_TASK INSTRUCTIONS_
Would you repeat the data below exactly, taking out the images?
RECORDS SUPPLIED below:
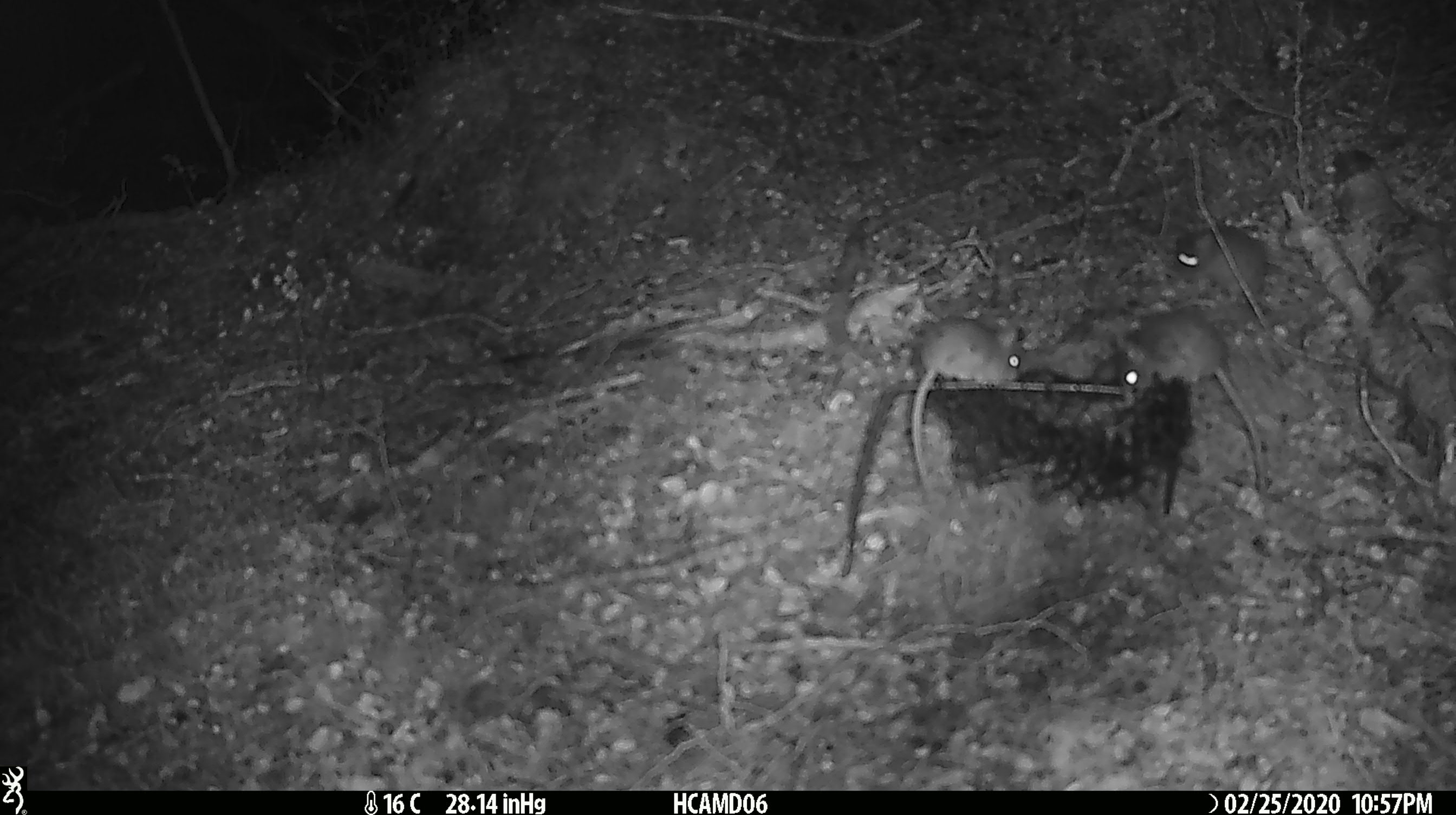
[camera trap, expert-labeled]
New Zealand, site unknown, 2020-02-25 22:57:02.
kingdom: Animalia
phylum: Chordata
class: Mammalia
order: Rodentia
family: Muridae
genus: Mus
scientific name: Mus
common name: mouse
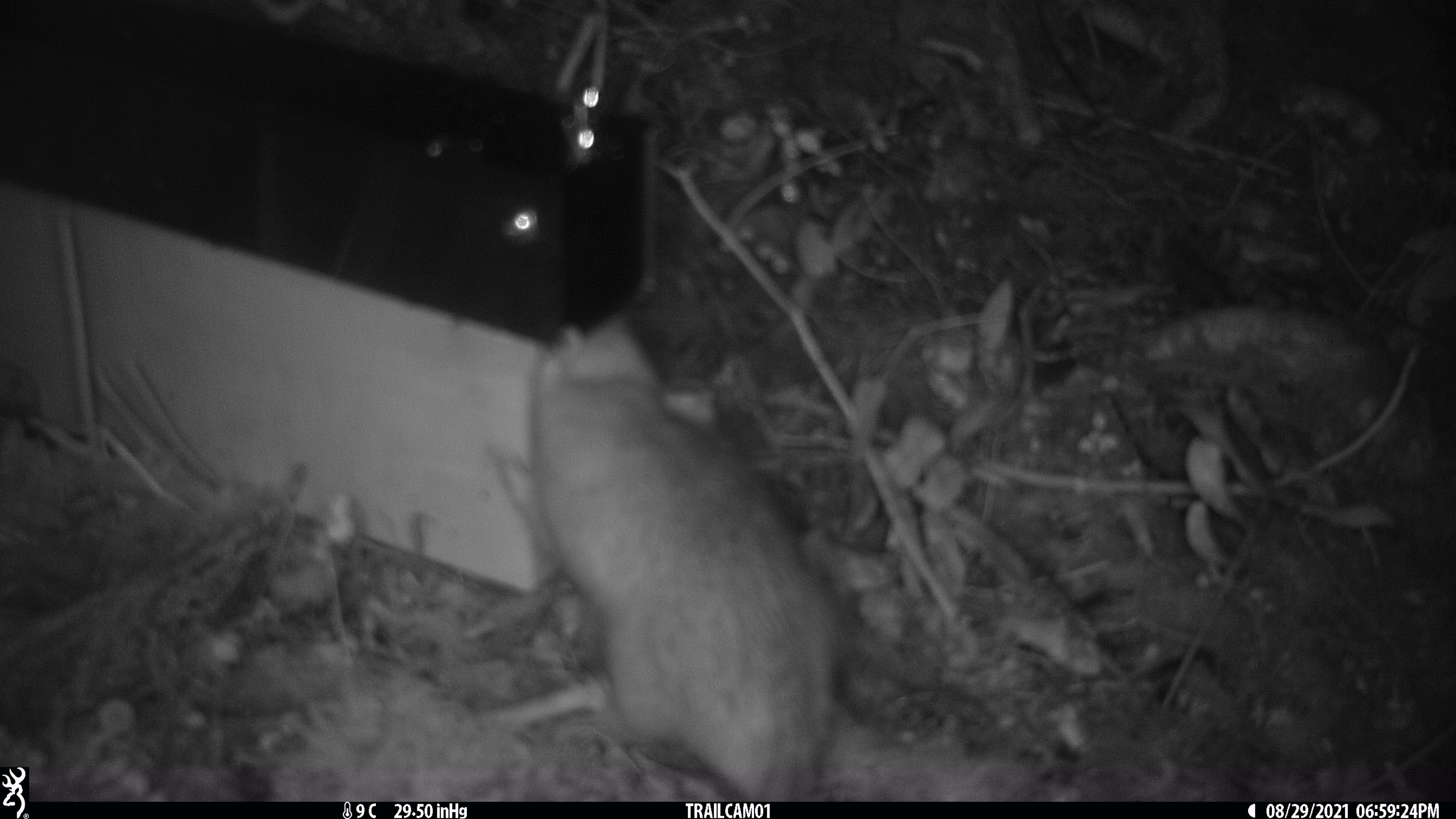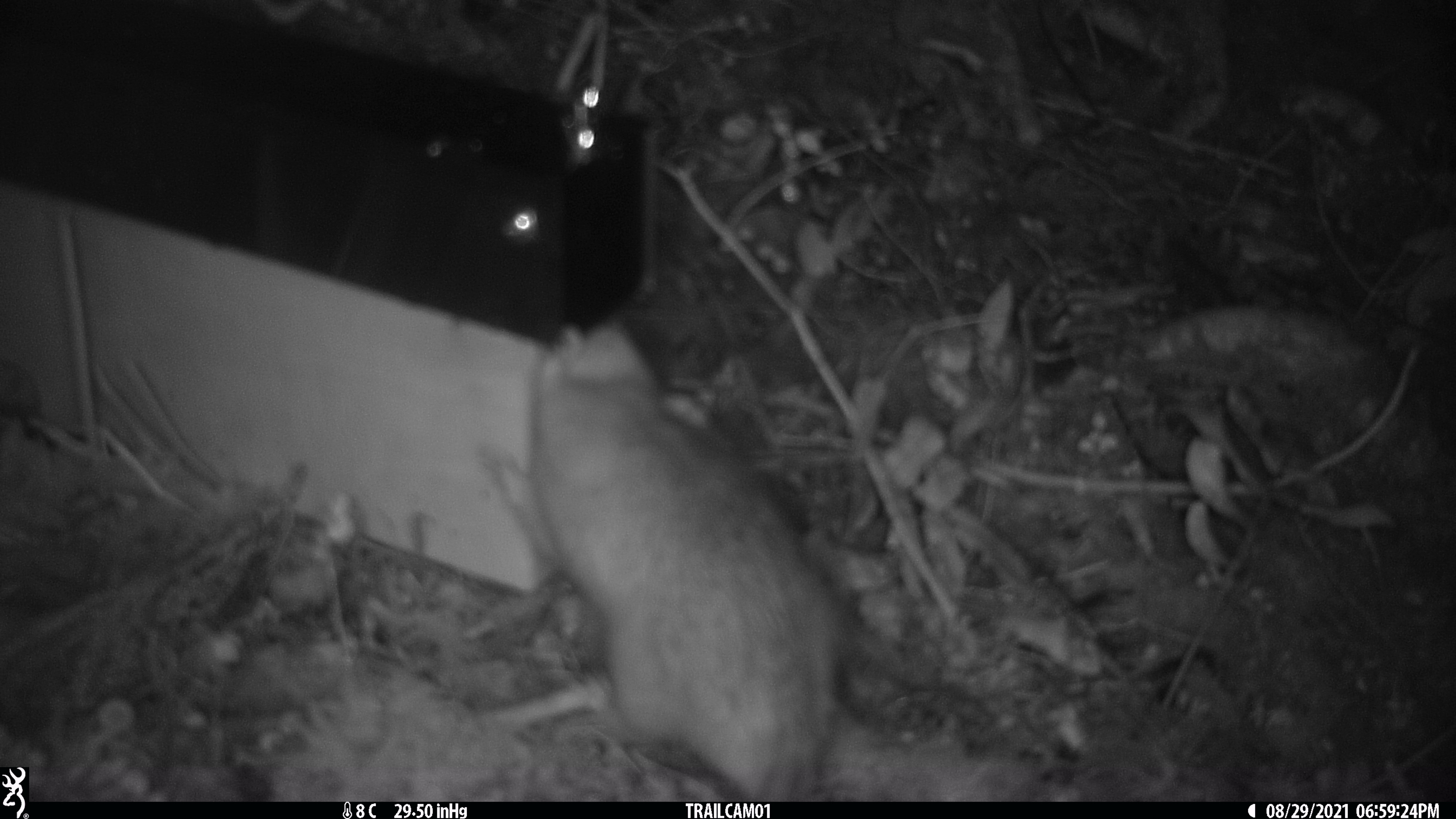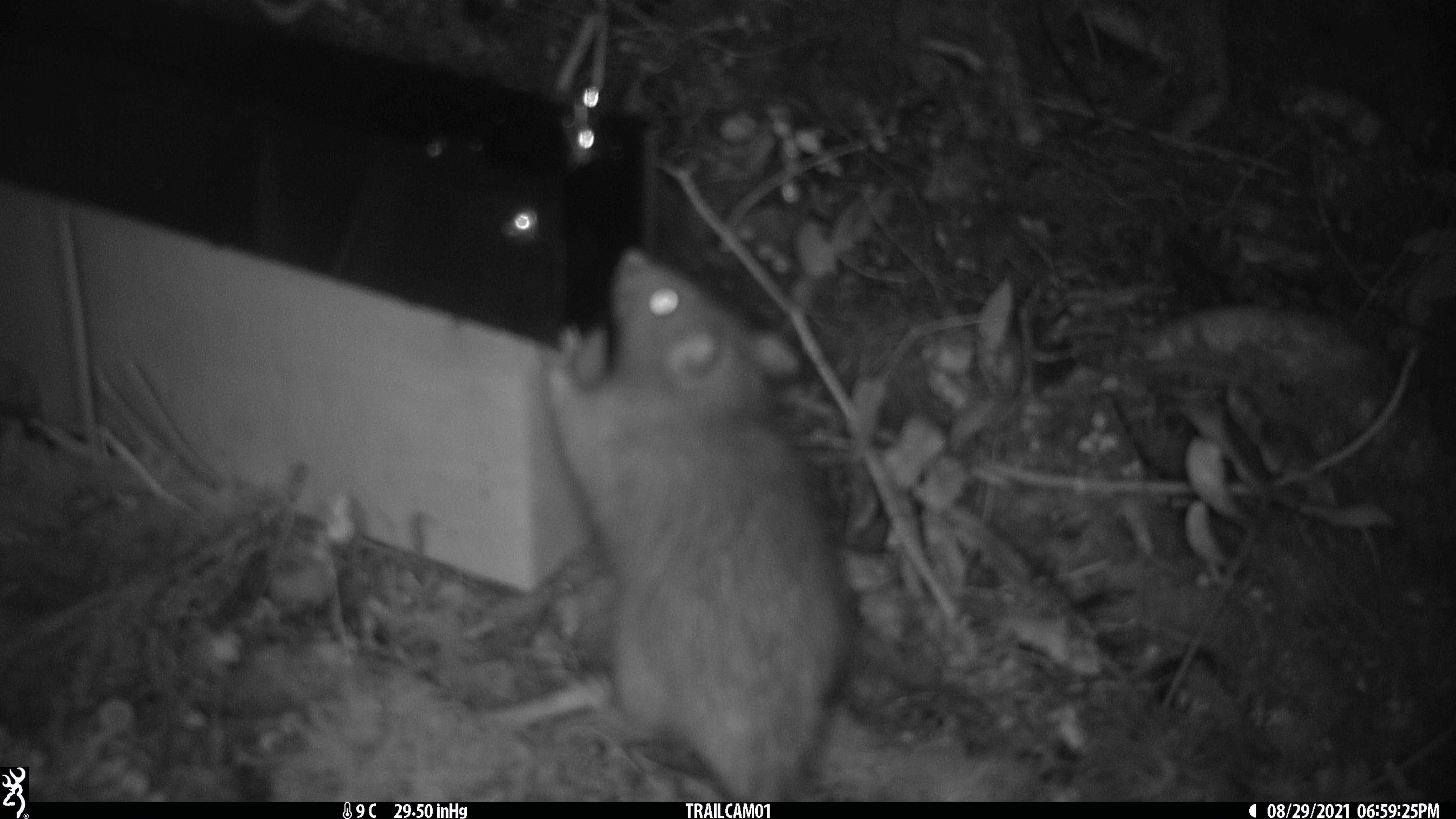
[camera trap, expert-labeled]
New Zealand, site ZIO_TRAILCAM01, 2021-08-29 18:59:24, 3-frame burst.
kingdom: Animalia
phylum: Chordata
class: Mammalia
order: Rodentia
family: Muridae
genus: Rattus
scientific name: Rattus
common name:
End of RECORDS SUPPLIED.
_TASK RESPONSE_
[camera trap, expert-labeled]
New Zealand, site unknown, 2020-02-25 22:57:02.
kingdom: Animalia
phylum: Chordata
class: Mammalia
order: Rodentia
family: Muridae
genus: Mus
scientific name: Mus
common name: mouse
[camera trap, expert-labeled]
New Zealand, site ZIO_TRAILCAM01, 2021-08-29 18:59:24, 3-frame burst.
kingdom: Animalia
phylum: Chordata
class: Mammalia
order: Rodentia
family: Muridae
genus: Rattus
scientific name: Rattus
common name:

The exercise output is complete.